═══ Passage provided

Menus and Linking (v0.6)

This document describes Forrest's internal URI space; how it is managed with the "site.xml" configuration file, how menus are generated, and how various link schemes (site: and ext:) operate. An overview of the implementation is also provided.

The "site.xml" configuration file is what we would call a "site map" if Cocoon hadn't already claimed that term. The "site.xml" is a loosely structured XML file, acting as a map of the site's contents. It provides a unique identifier (an XPath address) for "nodes" of information in the website. A "node" of site information can be:

A category of information, like "the user guide". A category may correspond to a directory, but that is not required.
A specific page, e.g. "the FAQ page"
A specific section in a page, e.g. the "general" section of the FAQ page (identified by id="general" attribute)

══════
═══ Supplied information

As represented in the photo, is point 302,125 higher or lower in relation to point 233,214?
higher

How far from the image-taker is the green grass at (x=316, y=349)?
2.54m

══════

Return the portion of the Forrest menus and linking page between "Menus and Linking" and "is not required.", inclusive, with no change to its wording. This data has no connection to the Forrest menus and linking page.

Menus and Linking (v0.6)

This document describes Forrest's internal URI space; how it is managed with the "site.xml" configuration file, how menus are generated, and how various link schemes (site: and ext:) operate. An overview of the implementation is also provided.

The "site.xml" configuration file is what we would call a "site map" if Cocoon hadn't already claimed that term. The "site.xml" is a loosely structured XML file, acting as a map of the site's contents. It provides a unique identifier (an XPath address) for "nodes" of information in the website. A "node" of site information can be:

A category of information, like "the user guide". A category may correspond to a directory, but that is not required.